I just dropped my boy child, my baby, my first, heart-filling love, at his Nanna and Grandad’s.
I told him he couldn’t come home with me tonight.
That we needed time away from each other to think.
My heart hurts.
It is empty and heavy.
I miss my boy.
We had an argument about his behaviour.
Yes, I should be the calm in his storm – doubly with Sensory Processing Disorder.
But I am human.
And it hurts.
God, the things he does and says sometimes, they hurt.
We yelled and he screamed and he jumped on the bed and screamed and threw things and I cried.
And I told him to pack a bag.
And he cried.
He told me I don’t love him.
I don’t want him.
I never loved him.That I should just leave him on the side of the road and have a happy life without him.

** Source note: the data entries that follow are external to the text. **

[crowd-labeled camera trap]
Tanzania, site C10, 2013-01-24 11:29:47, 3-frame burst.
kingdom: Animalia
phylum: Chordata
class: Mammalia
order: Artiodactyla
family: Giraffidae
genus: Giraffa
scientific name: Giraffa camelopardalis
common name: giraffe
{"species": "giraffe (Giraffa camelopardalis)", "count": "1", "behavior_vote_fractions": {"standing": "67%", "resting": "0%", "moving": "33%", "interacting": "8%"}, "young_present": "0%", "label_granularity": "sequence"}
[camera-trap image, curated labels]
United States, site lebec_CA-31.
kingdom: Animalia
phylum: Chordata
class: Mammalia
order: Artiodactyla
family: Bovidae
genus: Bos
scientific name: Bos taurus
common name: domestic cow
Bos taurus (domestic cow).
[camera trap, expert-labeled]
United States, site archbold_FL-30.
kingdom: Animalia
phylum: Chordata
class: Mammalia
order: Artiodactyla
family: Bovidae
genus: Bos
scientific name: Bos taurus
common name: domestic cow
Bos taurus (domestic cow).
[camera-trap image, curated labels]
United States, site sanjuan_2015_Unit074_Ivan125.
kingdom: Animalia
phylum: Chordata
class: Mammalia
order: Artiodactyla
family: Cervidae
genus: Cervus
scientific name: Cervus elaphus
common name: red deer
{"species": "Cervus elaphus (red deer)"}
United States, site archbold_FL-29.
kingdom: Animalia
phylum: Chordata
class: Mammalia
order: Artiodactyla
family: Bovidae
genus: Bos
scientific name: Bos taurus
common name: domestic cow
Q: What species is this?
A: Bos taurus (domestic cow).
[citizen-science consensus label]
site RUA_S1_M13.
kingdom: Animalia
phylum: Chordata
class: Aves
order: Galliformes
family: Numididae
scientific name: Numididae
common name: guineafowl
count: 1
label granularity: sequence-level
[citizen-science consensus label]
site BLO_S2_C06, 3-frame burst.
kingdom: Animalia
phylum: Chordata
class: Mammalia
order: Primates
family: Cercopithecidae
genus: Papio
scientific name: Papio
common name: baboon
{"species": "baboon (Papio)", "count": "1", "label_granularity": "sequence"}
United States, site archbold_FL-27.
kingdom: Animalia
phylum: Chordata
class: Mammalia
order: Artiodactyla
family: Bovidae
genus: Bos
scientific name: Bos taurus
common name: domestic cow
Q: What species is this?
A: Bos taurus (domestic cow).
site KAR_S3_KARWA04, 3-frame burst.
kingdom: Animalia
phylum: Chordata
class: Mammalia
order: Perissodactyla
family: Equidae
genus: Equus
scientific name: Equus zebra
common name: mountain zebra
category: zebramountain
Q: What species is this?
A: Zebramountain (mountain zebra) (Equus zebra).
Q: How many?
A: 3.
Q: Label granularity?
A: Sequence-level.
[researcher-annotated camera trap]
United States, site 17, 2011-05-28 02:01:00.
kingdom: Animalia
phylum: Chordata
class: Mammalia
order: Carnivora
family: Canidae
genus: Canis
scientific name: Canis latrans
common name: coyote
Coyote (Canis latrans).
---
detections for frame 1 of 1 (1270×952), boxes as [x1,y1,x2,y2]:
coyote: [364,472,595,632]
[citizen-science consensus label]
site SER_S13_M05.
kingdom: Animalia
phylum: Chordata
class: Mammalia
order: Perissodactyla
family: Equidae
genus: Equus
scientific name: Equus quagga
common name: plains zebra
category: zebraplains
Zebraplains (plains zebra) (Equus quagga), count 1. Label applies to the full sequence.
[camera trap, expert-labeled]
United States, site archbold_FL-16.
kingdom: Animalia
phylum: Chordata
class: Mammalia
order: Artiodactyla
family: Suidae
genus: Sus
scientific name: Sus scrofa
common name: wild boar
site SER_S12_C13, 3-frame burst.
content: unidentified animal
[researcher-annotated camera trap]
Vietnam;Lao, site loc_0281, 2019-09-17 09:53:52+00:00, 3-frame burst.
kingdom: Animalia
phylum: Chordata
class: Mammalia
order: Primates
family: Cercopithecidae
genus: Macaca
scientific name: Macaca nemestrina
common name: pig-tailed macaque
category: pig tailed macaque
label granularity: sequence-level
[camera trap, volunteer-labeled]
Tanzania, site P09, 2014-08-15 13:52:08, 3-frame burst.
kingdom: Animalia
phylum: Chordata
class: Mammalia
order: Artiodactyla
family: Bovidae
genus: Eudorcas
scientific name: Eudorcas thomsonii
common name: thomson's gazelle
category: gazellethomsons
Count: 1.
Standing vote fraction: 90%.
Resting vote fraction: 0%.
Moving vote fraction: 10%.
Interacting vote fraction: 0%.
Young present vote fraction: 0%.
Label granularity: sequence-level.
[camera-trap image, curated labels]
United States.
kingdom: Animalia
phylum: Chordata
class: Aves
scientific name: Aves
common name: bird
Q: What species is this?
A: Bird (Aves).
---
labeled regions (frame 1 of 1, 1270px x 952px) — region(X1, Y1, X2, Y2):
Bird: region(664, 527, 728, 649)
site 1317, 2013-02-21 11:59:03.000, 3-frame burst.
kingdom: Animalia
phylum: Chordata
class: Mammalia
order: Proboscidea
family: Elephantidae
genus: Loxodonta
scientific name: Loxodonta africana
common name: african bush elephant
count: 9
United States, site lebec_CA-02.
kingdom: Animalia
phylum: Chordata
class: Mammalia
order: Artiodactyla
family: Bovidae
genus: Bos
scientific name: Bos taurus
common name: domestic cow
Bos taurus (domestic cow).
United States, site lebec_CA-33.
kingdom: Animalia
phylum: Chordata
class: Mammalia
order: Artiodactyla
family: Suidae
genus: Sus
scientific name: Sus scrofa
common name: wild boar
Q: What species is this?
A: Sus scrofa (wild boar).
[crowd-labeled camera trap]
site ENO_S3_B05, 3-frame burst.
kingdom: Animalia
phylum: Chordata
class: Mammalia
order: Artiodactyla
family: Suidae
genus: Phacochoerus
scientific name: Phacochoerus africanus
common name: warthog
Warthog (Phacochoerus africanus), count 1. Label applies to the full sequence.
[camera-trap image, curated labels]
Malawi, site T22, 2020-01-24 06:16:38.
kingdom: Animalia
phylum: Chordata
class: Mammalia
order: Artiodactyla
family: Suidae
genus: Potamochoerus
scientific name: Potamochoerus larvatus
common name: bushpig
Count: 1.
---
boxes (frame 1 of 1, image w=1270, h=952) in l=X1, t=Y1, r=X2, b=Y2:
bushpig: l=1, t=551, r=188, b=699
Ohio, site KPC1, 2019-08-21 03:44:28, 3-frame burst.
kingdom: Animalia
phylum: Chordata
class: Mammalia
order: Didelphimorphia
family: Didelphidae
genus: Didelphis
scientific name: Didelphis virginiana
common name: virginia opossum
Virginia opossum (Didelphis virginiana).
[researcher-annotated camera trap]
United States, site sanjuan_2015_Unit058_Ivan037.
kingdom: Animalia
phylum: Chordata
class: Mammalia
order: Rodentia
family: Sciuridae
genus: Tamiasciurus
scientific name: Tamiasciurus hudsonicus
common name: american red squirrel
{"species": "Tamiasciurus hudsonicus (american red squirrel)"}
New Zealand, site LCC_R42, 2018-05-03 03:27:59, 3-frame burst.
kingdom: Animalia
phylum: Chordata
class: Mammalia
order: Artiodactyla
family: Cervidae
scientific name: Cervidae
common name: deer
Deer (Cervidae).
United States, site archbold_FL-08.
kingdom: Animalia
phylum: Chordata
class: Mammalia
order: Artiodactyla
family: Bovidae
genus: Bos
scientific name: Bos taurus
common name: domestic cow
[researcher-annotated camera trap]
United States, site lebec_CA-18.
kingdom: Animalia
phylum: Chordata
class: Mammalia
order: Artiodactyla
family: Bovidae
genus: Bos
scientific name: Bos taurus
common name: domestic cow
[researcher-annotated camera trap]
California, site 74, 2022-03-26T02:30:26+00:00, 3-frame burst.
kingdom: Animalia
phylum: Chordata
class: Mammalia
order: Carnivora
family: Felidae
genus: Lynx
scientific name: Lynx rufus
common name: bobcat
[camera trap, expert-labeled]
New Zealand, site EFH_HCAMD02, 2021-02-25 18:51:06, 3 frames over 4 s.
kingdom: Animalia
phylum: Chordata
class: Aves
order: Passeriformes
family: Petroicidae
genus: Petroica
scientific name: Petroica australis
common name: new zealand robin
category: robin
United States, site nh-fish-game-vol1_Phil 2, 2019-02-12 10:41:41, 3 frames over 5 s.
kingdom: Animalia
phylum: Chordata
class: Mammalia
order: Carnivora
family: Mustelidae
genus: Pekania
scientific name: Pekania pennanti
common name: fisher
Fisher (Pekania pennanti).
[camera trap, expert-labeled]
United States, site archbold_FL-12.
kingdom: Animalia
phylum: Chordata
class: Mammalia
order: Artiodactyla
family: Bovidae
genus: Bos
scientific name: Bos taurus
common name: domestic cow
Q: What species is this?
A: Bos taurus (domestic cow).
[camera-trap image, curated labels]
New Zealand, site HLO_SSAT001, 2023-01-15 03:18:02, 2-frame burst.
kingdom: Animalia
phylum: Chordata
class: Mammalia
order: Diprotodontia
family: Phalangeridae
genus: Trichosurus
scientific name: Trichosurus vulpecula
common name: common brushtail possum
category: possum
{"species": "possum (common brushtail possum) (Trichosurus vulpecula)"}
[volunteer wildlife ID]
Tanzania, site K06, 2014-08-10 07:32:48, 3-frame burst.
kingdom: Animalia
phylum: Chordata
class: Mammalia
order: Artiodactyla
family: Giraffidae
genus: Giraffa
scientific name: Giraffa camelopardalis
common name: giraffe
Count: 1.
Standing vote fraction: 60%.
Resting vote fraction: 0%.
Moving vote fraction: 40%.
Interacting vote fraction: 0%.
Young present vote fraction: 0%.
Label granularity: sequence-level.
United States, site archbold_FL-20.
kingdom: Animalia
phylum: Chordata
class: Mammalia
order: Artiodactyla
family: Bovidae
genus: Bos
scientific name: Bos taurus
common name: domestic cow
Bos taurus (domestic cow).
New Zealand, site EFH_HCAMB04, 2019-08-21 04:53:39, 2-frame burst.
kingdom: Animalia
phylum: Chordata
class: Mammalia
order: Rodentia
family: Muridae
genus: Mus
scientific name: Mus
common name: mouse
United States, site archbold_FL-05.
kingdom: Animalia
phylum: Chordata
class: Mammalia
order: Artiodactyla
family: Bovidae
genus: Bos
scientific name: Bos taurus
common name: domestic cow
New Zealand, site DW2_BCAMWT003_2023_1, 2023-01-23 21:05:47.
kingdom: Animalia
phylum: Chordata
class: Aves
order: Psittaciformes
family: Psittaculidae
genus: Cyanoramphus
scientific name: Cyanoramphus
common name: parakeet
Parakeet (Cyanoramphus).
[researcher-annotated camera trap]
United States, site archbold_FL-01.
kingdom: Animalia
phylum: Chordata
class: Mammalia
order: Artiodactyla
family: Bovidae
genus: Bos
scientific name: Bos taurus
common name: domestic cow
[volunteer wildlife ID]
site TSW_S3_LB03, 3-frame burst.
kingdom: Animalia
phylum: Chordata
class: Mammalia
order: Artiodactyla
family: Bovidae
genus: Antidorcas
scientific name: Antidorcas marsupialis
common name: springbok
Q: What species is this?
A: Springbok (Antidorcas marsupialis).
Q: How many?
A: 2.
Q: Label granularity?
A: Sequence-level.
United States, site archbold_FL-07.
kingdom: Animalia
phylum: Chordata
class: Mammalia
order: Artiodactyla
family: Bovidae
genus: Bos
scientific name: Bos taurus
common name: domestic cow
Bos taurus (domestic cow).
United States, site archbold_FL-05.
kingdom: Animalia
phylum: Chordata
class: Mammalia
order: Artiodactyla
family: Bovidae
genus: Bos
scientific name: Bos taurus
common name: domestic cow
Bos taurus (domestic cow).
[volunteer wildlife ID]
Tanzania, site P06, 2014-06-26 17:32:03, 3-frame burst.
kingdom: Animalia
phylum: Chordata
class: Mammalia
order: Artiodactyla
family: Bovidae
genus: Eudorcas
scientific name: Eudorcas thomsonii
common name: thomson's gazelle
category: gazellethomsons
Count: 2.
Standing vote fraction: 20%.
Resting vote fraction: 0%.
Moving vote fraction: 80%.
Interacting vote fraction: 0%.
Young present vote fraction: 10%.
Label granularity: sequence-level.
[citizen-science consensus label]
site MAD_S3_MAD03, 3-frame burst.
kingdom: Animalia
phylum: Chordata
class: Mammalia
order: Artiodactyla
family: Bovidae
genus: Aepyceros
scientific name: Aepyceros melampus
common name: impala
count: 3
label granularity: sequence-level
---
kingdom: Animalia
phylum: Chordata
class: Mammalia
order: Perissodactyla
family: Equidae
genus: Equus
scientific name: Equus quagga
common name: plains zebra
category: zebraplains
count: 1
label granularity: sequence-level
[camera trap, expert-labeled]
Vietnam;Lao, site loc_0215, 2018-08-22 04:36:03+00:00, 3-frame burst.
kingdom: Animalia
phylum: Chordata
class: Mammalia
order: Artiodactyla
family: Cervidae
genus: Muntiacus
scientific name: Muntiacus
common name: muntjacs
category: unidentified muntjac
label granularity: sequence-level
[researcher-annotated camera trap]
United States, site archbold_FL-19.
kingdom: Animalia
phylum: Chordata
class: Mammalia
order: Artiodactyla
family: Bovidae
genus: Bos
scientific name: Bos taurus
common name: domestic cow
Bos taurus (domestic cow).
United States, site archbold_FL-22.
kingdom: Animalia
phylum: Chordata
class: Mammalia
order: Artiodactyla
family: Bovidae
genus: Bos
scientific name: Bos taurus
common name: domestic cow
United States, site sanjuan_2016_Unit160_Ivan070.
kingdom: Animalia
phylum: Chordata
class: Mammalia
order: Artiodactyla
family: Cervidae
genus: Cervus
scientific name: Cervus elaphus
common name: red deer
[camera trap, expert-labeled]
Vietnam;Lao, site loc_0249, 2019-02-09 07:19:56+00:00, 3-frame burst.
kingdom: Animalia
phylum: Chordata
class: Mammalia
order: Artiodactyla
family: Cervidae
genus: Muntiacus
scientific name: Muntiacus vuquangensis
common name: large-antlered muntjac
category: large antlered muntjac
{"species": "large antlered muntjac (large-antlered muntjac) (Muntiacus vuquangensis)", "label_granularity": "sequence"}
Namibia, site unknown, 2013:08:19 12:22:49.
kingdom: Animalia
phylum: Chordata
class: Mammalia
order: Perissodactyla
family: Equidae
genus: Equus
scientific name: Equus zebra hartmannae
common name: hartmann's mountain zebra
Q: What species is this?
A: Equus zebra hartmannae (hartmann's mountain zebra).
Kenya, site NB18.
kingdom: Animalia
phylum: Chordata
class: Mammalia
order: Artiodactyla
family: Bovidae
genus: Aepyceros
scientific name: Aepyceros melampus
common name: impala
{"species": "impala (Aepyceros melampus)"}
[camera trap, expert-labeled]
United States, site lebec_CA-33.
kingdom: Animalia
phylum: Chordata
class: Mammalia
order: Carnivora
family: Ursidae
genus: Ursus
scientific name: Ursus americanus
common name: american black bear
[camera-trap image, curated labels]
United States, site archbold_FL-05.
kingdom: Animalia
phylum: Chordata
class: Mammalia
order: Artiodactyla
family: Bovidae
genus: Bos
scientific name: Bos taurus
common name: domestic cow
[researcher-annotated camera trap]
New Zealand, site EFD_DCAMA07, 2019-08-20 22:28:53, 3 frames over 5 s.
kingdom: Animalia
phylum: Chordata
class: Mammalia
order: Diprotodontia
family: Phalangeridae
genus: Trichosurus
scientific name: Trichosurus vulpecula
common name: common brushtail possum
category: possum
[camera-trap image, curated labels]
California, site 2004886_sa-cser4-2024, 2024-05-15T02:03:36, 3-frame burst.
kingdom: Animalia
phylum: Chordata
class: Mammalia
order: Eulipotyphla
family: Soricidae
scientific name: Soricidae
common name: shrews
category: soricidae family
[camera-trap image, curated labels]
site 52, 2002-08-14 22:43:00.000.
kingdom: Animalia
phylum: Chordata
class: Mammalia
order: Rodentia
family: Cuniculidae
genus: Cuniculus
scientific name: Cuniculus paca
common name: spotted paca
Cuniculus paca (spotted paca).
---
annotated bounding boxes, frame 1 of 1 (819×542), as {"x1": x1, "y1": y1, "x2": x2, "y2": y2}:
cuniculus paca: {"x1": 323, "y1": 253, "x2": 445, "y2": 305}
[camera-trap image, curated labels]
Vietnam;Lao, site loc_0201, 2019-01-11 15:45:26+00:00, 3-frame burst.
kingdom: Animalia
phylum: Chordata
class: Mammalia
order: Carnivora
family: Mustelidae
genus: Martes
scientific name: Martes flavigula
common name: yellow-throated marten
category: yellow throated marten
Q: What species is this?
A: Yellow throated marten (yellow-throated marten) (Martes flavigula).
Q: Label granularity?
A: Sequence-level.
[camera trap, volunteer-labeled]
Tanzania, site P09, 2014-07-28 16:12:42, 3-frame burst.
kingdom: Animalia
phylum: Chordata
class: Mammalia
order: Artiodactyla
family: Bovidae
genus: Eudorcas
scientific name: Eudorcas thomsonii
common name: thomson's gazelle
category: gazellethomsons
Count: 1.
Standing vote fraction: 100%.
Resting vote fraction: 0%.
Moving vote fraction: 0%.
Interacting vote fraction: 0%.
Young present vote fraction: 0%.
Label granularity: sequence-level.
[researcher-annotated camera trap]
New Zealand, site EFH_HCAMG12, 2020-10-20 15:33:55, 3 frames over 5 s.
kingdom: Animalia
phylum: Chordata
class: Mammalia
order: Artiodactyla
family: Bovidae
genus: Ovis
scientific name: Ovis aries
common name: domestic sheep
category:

I had to tell him over and over, I do love him.
I need him.
I won’t be happy without him.
But he needed to have a talk with Grandad.
He needs to have some time and so do I.
I will come and pick him up tomorrow.
When we’ve breathed.
That I love him.
People who don’t understand sensory processing disorder.
They probably think it doesn’t exist.
That he’s just a brat.
That I’m just a bad parent.
But I’m a good parent.
A damn good one.
If I wasn’t, I wouldn’t have been able to drive away from him, knowing he needs some time away, when all I wanted was to take him home and snuggle him tight.